Elisa Bertino is a Professor of Computer Science at Purdue University, where she leads multi-disciplinary research in IoT security, data security and privacy, 4G and 5G cellular networks and mobile systems security, analytics for security, and digital identity management. She has made pioneering contributions for over 30 years to data management and data security theory and systems, and has worked to broaden participation in computing via professional leadership and mentoring. Her work in data security and privacy includes context-based access control, privacy-preserving analytics, and data protection from insider threats. She led the development of Purdue Computational Research Infrastructure for Science (CRIS), released as open-source software in 2016.

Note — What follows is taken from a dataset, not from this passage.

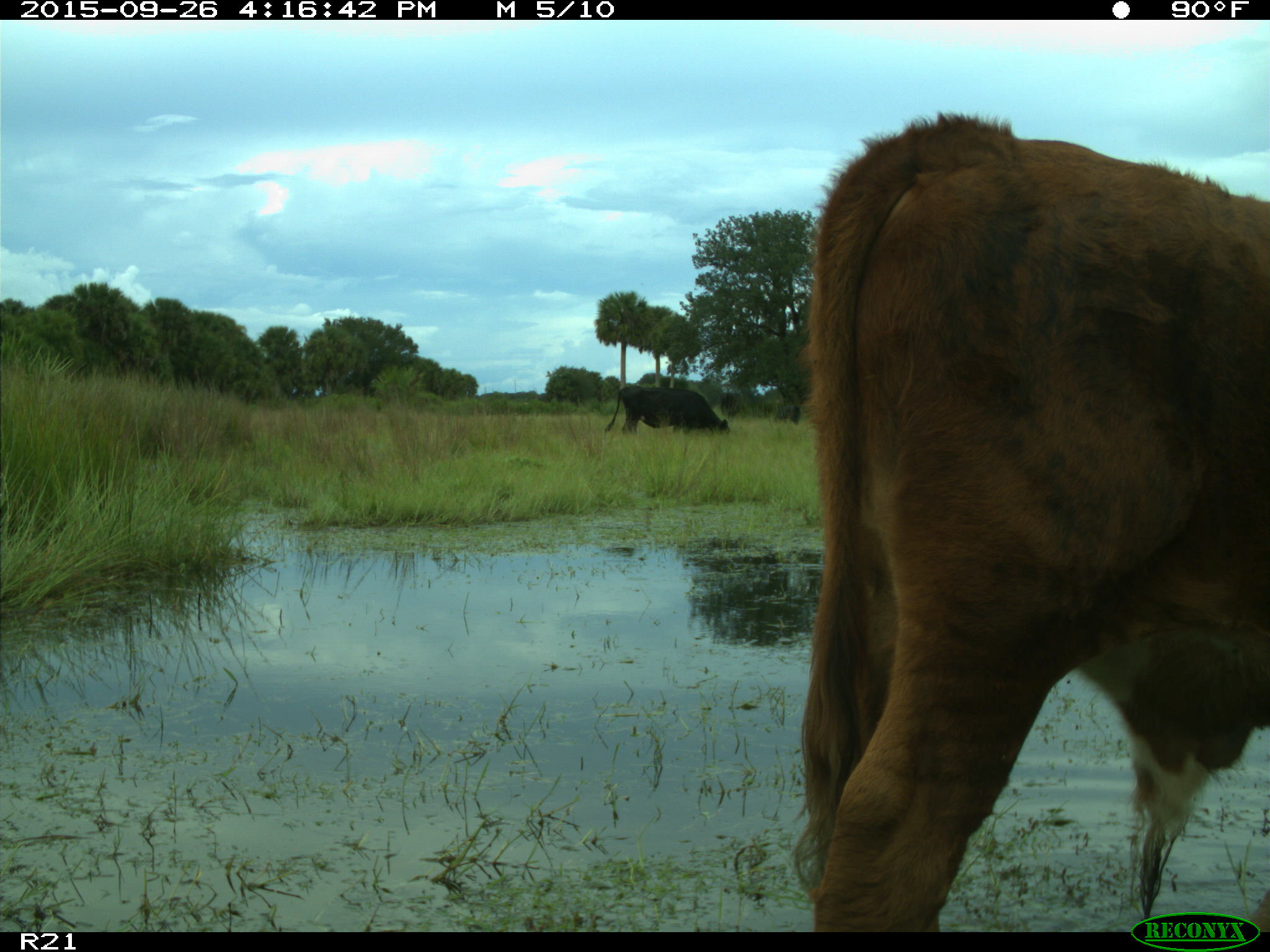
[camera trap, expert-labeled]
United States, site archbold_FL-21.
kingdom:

She served as Editor-in-Chief of IEEE Transactions on Dependable and Secure Computing and as coordinating Co-Editor-in-Chief of Very Large Database Systems Journal (VLDB). She chaired ACM’s Special Interest Group on Security, Audit and Control (SIGSAC) from 2009–2013. In 2011, she co-founded ACM’s Conference on Data and Application Security and Privacy (CODASPY), now considered the main forum for high-quality research on data privacy and security.
Bertino is a Fellow of ACM, IEEE, and AAAS. She received the 2019–2020 ACM Athena Lecturer Award and was named to GSMA’s Mobile Security Research Hall of Fame for her work on 4G and 5G cellular network security. She received the 2014 ACM SIGSAC Outstanding Contributions Award for her seminal research and outstanding leadership in data security and privacy over 25 years, the 2002 IEEE CS Technical Achievement Award for her contributions to database systems and security and advanced data management systems, and the 2005 IEEE CS Tsutomu Kanai Award for pioneering and innovative research contributions to secure distributed systems.